» WHAT YOU ARE ASKED TO DO
Update the records from the line that contains "See the attached" through the line that contains "313L403 330L443 335L465", replacing "instance_id" with "object_id" and leaving everything else unchanged. Give back only those lines.
start ENTRIES SUPPLIED
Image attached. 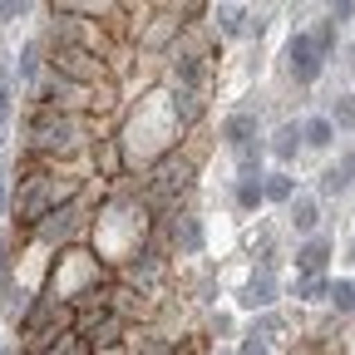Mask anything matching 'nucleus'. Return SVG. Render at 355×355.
end ENTRIES SUPPLIED
start ENTRIES SUPPLIED
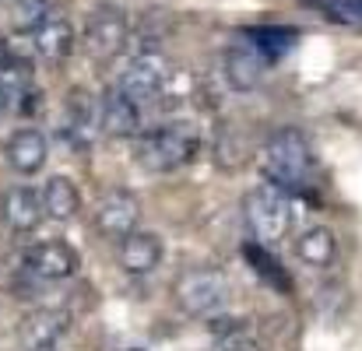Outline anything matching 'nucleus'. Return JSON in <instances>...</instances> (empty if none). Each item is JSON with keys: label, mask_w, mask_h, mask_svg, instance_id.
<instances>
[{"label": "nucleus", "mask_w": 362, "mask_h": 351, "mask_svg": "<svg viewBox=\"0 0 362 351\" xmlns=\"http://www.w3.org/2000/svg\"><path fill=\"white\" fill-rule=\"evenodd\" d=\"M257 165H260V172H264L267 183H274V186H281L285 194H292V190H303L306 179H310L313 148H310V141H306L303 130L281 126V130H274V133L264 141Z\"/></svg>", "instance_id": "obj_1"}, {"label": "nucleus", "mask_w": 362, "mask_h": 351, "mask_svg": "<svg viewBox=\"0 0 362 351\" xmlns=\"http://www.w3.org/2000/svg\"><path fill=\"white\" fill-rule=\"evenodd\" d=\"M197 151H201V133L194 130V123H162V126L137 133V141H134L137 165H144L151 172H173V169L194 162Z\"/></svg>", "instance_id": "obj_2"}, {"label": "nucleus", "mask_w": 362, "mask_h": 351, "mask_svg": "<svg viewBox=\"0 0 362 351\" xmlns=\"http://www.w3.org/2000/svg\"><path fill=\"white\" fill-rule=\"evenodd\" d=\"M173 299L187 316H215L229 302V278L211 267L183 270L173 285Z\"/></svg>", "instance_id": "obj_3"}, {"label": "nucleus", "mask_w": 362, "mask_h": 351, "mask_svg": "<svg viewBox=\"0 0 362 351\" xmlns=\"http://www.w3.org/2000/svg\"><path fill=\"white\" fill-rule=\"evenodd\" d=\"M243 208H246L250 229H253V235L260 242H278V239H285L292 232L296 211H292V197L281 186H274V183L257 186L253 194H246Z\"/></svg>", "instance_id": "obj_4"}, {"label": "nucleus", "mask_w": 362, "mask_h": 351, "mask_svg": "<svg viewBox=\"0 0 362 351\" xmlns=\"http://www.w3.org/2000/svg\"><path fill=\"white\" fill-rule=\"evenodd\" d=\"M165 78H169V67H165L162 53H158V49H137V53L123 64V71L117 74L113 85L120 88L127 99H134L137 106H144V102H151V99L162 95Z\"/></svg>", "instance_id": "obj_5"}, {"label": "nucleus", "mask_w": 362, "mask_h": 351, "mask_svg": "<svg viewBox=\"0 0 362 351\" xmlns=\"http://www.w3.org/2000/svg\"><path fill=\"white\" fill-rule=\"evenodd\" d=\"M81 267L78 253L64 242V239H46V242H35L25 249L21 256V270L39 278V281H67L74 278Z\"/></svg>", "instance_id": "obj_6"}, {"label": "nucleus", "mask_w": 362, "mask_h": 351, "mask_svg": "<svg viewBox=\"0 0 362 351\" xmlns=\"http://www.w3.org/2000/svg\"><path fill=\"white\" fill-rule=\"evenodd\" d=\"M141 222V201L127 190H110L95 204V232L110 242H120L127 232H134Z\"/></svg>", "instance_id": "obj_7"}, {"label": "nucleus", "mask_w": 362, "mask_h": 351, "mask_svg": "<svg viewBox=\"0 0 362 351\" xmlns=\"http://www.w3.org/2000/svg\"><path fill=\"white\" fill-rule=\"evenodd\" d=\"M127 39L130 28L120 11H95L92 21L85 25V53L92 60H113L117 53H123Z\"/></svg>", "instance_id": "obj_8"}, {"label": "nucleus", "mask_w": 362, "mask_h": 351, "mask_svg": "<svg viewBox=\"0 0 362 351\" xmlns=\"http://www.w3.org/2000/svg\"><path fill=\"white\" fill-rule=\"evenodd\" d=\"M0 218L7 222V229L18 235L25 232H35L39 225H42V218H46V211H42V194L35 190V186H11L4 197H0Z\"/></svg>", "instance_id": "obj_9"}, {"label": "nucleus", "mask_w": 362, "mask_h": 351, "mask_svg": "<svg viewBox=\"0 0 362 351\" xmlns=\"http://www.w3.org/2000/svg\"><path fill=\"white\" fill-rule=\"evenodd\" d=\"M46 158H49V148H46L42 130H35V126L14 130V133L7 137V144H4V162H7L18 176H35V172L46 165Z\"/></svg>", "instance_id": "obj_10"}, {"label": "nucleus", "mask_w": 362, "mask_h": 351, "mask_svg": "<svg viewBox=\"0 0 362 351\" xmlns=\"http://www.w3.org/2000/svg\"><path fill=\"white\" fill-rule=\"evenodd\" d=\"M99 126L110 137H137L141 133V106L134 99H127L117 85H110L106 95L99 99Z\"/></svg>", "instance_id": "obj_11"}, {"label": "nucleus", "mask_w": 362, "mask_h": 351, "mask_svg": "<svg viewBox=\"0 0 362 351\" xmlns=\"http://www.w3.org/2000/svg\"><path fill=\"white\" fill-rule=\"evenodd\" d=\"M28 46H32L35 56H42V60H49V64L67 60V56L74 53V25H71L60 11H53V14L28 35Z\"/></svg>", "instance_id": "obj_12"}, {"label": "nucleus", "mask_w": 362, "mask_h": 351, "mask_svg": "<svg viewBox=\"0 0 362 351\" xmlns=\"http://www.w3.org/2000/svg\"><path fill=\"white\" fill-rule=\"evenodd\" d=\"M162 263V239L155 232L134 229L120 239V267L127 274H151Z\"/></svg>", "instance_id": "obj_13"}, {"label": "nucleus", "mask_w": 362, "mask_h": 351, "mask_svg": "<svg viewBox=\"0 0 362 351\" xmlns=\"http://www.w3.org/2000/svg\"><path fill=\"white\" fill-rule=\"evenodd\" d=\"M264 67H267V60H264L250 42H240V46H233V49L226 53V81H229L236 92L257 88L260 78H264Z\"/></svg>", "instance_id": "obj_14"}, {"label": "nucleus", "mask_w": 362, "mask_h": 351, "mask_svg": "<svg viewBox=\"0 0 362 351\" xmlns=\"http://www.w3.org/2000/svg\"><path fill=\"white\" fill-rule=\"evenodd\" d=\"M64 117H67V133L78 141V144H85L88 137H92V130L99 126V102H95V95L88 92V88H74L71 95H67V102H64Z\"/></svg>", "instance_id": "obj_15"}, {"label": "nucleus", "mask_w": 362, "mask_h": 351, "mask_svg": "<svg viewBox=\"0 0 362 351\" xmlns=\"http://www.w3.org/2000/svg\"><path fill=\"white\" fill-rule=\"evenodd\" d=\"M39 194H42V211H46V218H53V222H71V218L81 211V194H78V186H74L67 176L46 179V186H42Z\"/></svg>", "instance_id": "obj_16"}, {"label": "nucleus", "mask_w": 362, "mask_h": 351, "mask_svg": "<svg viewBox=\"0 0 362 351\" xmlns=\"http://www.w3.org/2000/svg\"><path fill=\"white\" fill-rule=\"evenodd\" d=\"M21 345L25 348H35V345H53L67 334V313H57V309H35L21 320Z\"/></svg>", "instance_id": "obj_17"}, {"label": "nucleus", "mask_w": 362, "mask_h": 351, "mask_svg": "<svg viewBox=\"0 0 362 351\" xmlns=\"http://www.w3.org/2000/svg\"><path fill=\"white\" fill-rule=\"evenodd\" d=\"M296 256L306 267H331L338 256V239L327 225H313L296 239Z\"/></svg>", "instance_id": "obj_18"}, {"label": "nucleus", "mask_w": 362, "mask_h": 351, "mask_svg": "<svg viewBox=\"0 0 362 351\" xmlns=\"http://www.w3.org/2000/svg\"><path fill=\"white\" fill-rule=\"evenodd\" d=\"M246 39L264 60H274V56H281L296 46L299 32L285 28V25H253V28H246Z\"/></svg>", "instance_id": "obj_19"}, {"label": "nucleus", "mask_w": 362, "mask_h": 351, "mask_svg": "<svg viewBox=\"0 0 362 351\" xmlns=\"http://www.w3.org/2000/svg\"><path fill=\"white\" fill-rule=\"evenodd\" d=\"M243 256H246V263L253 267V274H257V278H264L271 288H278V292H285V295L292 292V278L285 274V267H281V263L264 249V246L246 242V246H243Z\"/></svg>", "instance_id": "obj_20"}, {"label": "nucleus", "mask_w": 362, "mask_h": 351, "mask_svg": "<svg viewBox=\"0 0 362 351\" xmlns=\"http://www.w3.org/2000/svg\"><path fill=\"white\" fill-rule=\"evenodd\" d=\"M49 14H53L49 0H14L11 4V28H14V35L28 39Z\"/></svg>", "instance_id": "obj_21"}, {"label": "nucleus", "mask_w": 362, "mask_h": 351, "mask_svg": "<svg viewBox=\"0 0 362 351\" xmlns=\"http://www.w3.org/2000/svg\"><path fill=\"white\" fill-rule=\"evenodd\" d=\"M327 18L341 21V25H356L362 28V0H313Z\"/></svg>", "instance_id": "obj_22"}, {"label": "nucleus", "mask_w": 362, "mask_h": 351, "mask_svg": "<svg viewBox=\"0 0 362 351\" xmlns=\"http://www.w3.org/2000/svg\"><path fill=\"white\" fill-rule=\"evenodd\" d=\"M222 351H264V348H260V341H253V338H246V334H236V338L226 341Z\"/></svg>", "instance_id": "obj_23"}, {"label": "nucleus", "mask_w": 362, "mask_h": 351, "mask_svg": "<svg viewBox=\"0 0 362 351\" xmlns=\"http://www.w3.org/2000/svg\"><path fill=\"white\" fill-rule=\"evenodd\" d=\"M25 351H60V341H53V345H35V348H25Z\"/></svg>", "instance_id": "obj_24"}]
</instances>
end ENTRIES SUPPLIED
start ENTRIES SUPPLIED
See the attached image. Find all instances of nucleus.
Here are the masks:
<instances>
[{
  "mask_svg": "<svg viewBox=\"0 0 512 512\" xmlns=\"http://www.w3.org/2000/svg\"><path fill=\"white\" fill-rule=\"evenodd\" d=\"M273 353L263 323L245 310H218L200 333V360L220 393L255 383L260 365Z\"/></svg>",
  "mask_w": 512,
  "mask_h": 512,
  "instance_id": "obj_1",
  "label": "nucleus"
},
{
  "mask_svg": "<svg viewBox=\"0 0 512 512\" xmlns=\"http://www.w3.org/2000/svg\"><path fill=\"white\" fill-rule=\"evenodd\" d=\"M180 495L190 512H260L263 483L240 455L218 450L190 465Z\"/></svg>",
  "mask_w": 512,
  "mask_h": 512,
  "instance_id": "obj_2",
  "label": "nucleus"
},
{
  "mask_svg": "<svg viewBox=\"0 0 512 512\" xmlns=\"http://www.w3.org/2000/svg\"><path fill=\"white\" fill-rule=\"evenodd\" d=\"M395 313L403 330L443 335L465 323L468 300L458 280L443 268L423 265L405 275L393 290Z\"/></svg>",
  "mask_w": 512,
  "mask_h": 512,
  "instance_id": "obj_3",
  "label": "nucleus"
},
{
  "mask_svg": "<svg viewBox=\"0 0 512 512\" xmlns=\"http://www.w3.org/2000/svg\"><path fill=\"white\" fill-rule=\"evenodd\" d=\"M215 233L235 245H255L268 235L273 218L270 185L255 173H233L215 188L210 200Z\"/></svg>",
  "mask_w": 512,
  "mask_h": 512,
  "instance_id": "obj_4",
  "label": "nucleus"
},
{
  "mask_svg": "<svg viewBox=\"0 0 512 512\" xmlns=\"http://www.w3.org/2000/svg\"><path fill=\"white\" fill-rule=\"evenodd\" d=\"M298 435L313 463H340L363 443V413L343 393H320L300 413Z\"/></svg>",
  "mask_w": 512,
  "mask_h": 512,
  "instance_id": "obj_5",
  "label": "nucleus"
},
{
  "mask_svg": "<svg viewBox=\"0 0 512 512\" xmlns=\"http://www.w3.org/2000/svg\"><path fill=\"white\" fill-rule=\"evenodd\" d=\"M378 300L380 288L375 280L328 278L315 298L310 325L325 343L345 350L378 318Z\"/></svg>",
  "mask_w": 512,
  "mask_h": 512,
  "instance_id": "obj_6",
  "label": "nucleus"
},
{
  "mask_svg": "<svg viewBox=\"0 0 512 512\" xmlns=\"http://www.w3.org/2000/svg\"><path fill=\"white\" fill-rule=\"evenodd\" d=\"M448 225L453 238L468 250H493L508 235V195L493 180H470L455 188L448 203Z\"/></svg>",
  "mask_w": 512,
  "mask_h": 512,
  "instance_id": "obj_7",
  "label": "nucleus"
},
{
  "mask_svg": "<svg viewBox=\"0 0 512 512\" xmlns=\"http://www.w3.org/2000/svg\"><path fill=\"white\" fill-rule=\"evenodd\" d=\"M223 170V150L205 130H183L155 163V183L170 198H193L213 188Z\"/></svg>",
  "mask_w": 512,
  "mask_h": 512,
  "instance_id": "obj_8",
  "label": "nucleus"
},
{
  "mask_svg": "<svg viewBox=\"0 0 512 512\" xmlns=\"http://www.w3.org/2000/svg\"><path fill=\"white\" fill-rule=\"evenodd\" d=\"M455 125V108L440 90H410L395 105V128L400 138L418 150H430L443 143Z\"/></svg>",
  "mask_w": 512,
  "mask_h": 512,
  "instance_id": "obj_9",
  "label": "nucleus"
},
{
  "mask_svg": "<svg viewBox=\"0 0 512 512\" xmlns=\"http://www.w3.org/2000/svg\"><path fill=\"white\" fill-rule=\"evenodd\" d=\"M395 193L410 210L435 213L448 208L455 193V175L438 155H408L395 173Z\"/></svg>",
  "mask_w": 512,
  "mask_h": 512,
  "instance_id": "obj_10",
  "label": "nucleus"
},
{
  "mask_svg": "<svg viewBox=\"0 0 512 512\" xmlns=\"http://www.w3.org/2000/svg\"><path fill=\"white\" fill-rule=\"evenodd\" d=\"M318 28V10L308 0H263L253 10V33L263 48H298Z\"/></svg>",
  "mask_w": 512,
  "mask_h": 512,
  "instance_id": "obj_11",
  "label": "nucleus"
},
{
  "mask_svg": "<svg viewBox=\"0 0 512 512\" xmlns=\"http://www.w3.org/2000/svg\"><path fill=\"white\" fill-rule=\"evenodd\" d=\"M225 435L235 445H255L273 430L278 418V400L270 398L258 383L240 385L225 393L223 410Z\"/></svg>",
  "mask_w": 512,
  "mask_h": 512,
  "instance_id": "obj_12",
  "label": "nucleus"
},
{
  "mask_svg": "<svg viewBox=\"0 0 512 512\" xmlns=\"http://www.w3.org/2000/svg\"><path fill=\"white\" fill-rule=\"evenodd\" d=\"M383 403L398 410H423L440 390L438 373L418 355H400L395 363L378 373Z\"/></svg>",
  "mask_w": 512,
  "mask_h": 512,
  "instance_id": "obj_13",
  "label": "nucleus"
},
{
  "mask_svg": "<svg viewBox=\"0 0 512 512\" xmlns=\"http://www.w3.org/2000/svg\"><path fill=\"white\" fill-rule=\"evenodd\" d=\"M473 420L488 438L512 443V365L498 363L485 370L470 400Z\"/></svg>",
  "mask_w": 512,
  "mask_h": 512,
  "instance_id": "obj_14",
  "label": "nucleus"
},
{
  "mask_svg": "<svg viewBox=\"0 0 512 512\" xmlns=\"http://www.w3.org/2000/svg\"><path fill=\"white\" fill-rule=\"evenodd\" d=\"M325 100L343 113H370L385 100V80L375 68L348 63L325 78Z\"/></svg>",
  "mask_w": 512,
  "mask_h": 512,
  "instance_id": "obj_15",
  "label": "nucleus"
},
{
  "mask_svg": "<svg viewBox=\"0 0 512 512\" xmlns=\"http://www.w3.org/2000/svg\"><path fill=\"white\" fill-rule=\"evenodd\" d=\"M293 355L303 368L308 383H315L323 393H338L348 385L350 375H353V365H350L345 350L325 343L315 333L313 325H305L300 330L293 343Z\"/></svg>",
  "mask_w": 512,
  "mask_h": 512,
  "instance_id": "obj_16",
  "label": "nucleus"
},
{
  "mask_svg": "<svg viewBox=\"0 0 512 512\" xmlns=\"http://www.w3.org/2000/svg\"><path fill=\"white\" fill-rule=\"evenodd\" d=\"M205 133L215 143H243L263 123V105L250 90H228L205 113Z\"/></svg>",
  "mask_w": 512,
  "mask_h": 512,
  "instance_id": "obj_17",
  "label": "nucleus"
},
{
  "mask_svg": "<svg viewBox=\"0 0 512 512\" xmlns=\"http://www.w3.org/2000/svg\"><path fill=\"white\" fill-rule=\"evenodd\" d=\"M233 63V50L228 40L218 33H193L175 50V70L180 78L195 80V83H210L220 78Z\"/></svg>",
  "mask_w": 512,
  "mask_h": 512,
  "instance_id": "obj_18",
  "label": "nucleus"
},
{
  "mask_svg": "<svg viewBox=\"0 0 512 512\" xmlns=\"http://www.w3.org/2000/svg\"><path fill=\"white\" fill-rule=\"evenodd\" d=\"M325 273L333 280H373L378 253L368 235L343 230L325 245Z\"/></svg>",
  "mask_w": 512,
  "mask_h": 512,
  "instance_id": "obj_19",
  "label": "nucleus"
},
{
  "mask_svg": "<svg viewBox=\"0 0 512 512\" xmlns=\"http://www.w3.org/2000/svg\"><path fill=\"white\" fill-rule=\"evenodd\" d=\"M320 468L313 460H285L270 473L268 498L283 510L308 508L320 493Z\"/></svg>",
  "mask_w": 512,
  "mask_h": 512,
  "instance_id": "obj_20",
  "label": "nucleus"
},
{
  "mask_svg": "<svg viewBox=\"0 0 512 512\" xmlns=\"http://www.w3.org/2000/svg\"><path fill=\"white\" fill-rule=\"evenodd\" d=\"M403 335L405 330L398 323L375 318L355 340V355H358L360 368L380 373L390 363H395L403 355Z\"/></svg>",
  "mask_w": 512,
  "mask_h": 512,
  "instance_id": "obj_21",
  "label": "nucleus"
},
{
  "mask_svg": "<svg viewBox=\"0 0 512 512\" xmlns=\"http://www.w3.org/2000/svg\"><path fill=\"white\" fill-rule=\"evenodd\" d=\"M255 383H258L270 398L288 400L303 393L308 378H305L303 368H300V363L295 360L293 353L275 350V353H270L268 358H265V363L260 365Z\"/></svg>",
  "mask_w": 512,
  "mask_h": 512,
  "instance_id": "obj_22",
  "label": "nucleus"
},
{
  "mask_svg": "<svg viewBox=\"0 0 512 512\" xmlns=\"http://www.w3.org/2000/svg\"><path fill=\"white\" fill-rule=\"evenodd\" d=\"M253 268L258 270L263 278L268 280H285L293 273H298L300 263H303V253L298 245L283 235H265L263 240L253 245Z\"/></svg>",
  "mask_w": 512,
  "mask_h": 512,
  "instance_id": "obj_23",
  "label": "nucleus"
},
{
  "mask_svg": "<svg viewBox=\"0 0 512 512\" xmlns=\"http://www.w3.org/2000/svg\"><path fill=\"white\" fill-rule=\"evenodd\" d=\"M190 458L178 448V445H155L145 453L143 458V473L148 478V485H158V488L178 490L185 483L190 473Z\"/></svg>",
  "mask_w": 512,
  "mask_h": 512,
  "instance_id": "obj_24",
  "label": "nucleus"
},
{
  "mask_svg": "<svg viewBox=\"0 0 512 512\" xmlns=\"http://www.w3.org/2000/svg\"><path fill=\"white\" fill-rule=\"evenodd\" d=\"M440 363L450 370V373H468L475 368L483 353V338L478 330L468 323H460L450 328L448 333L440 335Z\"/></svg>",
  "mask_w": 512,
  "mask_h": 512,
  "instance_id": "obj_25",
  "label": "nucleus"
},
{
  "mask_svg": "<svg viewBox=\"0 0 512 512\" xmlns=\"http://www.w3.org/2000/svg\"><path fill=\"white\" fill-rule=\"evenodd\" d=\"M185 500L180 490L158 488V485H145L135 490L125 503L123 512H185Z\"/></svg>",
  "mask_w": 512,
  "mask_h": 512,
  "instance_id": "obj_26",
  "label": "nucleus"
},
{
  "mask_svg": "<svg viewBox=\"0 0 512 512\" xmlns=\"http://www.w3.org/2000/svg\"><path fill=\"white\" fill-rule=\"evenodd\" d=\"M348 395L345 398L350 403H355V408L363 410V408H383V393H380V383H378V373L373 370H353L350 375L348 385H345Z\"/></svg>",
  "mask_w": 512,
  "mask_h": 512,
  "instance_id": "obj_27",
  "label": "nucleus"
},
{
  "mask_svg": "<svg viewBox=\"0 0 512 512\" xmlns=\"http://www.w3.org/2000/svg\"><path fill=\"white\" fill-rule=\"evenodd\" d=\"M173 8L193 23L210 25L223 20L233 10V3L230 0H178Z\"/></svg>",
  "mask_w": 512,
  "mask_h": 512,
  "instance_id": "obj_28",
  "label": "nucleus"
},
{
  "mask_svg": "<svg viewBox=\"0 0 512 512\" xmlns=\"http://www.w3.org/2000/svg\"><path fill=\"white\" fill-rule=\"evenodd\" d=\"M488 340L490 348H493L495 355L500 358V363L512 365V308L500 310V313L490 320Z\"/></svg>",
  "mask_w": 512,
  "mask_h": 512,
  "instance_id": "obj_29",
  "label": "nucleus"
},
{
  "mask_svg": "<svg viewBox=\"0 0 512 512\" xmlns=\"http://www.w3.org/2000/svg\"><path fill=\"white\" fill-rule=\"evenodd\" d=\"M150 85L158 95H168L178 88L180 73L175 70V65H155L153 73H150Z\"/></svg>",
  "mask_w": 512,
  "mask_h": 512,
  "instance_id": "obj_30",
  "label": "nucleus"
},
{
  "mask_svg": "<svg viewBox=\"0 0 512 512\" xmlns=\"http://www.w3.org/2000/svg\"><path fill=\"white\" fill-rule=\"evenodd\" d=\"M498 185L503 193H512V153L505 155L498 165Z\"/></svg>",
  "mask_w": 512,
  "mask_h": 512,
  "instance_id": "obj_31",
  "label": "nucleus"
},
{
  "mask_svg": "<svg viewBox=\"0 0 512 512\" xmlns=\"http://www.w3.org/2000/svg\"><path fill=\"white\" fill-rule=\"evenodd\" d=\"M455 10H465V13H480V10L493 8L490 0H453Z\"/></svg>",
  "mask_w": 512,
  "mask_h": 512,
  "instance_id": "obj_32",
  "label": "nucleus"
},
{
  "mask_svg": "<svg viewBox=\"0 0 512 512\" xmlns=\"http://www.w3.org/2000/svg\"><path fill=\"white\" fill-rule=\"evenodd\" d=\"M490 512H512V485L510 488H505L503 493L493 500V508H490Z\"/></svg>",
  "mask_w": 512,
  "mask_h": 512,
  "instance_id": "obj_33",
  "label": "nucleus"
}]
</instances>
end ENTRIES SUPPLIED
» ANSWER TO THE EXERCISE
See the attached image. Find all instances of nucleus.
Here are the masks:
<instances>
[{
  "mask_svg": "<svg viewBox=\"0 0 512 512\" xmlns=\"http://www.w3.org/2000/svg\"><path fill=\"white\" fill-rule=\"evenodd\" d=\"M273 353L263 323L245 310H218L200 333V360L220 393L255 383L260 365Z\"/></svg>",
  "mask_w": 512,
  "mask_h": 512,
  "object_id": "obj_1",
  "label": "nucleus"
},
{
  "mask_svg": "<svg viewBox=\"0 0 512 512\" xmlns=\"http://www.w3.org/2000/svg\"><path fill=\"white\" fill-rule=\"evenodd\" d=\"M180 495L190 512H260L263 483L240 455L218 450L190 465Z\"/></svg>",
  "mask_w": 512,
  "mask_h": 512,
  "object_id": "obj_2",
  "label": "nucleus"
},
{
  "mask_svg": "<svg viewBox=\"0 0 512 512\" xmlns=\"http://www.w3.org/2000/svg\"><path fill=\"white\" fill-rule=\"evenodd\" d=\"M395 313L403 330L443 335L465 323L468 300L458 280L443 268L423 265L405 275L393 290Z\"/></svg>",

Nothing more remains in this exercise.